What you will do → Copy the data from the line containing "How far back" up to and including the line containing "3. the textured bark at [10,417]", keeping every character unchanged.
──────────────────────────────
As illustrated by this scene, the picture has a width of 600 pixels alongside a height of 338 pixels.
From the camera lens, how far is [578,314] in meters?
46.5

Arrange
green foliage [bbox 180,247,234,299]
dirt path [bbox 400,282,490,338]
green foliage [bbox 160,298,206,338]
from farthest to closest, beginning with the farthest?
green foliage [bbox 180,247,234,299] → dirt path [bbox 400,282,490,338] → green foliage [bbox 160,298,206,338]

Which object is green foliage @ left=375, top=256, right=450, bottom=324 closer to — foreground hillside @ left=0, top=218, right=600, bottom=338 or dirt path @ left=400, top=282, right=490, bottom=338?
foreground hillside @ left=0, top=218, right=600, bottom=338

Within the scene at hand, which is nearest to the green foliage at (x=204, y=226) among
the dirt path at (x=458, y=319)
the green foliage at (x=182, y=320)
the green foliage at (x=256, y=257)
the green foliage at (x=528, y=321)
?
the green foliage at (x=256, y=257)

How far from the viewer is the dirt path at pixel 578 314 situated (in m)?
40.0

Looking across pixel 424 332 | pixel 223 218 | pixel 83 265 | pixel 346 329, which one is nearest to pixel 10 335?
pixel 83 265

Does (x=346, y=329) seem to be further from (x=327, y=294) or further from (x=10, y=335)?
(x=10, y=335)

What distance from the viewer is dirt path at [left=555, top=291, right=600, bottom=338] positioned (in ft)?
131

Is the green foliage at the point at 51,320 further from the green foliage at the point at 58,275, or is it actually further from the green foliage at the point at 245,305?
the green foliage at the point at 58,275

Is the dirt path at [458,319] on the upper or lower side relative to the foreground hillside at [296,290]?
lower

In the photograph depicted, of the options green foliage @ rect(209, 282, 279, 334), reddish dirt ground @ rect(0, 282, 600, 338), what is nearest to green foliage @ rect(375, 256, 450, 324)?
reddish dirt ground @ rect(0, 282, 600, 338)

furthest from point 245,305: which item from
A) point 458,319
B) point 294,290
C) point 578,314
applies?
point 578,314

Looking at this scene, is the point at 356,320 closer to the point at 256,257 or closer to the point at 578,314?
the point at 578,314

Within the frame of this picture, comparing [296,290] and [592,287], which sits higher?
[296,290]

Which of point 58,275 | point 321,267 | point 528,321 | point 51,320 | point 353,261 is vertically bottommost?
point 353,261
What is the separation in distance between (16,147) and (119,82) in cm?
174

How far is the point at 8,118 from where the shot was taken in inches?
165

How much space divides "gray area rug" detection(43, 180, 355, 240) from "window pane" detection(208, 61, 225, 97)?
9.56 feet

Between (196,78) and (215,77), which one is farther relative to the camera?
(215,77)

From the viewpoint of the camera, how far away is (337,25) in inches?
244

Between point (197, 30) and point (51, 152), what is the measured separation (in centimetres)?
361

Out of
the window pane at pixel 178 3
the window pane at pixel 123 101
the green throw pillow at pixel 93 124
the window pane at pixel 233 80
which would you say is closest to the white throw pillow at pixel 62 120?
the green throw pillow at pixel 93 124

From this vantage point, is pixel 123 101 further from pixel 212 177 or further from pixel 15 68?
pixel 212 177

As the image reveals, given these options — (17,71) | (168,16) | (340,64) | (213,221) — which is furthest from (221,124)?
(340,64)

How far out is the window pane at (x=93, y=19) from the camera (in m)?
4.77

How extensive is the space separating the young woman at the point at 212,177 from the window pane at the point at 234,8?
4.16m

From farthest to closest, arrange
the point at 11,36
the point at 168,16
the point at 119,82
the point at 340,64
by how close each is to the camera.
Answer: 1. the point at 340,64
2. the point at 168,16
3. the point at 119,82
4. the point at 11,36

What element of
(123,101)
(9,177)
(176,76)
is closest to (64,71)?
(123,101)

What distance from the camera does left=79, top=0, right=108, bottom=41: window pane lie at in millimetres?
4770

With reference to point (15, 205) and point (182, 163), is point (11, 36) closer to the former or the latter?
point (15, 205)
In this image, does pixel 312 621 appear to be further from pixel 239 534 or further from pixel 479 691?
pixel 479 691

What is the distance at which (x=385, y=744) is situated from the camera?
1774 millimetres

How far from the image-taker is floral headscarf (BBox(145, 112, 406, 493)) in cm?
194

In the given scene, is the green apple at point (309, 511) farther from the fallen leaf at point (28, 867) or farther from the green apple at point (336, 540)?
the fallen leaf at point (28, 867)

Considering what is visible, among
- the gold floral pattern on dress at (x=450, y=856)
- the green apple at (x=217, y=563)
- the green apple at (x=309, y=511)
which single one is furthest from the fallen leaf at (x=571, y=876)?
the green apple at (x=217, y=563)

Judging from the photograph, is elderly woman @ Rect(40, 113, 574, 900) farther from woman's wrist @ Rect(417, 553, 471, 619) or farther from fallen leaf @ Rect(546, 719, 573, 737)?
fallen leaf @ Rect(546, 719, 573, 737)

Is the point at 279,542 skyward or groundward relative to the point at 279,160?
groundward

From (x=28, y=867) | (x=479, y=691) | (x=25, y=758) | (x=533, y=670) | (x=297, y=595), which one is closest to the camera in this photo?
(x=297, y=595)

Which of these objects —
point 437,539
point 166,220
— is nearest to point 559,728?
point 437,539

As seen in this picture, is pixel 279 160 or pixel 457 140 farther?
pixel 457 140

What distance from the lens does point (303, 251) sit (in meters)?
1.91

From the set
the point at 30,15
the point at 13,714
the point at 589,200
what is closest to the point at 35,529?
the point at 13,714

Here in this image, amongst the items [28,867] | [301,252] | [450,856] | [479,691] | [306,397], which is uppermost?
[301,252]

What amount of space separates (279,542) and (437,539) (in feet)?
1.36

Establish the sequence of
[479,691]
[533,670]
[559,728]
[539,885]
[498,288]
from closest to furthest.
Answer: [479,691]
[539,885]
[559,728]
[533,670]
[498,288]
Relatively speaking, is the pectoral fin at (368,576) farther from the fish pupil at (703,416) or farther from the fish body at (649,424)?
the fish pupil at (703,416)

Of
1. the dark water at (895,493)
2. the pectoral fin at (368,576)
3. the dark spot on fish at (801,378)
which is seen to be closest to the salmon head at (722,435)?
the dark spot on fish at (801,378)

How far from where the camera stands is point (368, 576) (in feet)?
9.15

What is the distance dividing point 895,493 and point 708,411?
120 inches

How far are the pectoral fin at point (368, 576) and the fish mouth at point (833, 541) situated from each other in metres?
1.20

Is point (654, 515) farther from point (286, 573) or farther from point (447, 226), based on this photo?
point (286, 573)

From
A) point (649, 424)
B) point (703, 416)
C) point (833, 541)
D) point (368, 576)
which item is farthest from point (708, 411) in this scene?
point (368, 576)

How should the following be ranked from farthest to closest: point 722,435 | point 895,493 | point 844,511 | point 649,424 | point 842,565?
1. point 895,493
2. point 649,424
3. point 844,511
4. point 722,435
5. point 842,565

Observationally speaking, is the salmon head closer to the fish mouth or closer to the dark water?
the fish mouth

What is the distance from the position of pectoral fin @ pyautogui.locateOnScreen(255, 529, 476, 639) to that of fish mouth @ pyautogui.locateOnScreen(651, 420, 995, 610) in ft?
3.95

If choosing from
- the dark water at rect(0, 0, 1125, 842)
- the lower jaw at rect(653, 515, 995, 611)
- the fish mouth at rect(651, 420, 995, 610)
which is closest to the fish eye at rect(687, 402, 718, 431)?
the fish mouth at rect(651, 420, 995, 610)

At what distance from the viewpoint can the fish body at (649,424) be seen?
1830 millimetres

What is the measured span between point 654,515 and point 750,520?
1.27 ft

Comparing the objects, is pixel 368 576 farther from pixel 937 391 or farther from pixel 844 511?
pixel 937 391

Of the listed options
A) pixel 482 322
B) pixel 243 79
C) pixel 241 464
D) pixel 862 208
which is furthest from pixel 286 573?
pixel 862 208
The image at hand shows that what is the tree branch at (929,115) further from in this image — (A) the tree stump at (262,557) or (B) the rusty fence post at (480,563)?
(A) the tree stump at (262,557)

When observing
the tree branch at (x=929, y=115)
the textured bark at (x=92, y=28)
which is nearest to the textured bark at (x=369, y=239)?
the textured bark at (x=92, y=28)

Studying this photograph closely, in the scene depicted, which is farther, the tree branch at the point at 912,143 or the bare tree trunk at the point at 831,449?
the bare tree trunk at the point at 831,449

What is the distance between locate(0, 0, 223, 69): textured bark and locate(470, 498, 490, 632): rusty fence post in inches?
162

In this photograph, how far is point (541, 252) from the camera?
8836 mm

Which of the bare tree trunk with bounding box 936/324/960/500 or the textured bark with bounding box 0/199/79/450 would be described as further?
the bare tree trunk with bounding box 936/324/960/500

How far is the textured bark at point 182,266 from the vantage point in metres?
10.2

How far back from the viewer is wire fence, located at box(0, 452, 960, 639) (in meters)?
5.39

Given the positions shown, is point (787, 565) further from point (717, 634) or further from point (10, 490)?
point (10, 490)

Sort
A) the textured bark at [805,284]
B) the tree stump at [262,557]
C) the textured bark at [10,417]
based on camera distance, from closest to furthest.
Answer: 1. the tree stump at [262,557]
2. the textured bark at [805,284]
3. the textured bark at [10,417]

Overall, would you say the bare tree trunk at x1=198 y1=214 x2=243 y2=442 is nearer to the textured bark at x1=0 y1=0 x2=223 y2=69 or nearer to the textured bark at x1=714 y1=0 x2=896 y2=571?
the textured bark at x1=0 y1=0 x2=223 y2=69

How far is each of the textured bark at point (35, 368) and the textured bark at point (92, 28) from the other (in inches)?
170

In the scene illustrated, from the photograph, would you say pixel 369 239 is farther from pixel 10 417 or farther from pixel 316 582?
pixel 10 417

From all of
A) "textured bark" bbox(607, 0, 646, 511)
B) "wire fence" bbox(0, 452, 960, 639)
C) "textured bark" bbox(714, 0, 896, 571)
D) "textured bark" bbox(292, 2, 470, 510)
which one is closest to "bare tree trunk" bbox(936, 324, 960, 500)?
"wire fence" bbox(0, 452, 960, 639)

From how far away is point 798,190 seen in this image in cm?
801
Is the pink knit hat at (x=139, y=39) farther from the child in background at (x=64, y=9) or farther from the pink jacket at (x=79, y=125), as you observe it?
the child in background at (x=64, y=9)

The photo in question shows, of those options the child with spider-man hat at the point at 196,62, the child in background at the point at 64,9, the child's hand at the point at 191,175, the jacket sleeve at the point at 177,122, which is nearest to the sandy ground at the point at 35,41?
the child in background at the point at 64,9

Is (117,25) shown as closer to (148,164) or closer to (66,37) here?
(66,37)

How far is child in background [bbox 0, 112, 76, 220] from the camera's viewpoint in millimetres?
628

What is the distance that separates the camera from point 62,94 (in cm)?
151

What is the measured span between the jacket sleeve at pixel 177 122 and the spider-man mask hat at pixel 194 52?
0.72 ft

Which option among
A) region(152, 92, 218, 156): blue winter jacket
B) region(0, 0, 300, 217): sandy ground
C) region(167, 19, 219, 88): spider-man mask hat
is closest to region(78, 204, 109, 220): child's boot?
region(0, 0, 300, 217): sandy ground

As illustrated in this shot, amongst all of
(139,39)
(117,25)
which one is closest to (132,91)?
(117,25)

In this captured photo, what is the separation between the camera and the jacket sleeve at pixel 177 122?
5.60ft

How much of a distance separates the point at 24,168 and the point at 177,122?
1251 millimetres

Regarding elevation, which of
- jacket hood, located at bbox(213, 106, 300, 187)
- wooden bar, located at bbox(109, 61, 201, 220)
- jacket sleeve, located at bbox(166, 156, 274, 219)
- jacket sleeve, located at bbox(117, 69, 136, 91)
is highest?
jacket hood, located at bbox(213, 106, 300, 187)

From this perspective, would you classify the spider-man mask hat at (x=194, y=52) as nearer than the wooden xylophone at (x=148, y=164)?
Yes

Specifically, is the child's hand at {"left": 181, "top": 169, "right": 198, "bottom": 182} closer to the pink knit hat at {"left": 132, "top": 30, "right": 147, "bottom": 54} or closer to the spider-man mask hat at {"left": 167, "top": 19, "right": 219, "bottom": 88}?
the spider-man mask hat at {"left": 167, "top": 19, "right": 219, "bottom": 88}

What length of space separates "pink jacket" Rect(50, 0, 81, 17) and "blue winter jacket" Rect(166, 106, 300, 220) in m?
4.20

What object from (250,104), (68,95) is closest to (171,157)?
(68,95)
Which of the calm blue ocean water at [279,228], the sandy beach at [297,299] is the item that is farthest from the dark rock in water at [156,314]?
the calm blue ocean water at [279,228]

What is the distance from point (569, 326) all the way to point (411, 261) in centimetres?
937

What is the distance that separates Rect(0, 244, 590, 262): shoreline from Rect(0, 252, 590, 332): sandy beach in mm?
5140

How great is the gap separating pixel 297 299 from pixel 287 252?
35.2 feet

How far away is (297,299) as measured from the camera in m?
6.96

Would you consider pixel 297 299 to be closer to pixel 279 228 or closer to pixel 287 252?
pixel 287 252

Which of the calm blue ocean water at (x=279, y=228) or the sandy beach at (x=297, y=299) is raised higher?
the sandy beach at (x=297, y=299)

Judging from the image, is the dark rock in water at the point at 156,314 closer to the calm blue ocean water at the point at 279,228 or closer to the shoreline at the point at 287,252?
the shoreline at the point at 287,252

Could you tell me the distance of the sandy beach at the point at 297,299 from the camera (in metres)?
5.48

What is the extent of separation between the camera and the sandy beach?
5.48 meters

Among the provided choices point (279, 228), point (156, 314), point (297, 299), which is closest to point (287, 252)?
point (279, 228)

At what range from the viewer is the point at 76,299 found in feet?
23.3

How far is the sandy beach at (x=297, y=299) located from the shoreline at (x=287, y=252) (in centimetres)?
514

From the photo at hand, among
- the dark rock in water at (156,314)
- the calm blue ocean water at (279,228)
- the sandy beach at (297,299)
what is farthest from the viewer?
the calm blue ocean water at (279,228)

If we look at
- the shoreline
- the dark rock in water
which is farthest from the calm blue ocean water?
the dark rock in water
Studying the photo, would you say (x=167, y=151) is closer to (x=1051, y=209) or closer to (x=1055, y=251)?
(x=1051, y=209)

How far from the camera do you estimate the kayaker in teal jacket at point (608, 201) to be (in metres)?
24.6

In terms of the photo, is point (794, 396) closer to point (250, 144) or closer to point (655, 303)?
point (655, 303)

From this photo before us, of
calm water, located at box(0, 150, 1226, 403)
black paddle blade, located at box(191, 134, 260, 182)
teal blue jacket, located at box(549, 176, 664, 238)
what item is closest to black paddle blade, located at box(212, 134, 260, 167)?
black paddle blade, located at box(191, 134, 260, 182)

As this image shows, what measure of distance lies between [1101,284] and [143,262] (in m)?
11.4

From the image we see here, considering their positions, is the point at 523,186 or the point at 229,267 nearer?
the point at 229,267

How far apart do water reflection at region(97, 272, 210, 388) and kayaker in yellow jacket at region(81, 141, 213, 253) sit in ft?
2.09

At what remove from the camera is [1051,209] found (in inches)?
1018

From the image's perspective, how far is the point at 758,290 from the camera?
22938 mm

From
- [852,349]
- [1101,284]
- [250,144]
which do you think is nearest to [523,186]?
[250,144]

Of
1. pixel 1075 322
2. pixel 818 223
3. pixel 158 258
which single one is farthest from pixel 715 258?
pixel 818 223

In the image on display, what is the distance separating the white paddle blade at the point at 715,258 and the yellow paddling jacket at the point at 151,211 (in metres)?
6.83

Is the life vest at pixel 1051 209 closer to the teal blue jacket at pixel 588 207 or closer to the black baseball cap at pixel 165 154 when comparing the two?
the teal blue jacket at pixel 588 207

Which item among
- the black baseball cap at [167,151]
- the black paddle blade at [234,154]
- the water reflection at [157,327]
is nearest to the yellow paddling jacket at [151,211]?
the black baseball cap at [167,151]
──────────────────────────────
Answer to the task →
How far back from the viewer is wire fence, located at box(0, 452, 960, 639) (in meters)?
5.39

Given the positions shown, is point (787, 565) further from point (717, 634) or further from point (10, 490)?
point (10, 490)

Sort
A) the textured bark at [805,284]
B) the tree stump at [262,557]
C) the textured bark at [10,417]
based on camera distance, from closest to furthest.
Answer: 1. the tree stump at [262,557]
2. the textured bark at [805,284]
3. the textured bark at [10,417]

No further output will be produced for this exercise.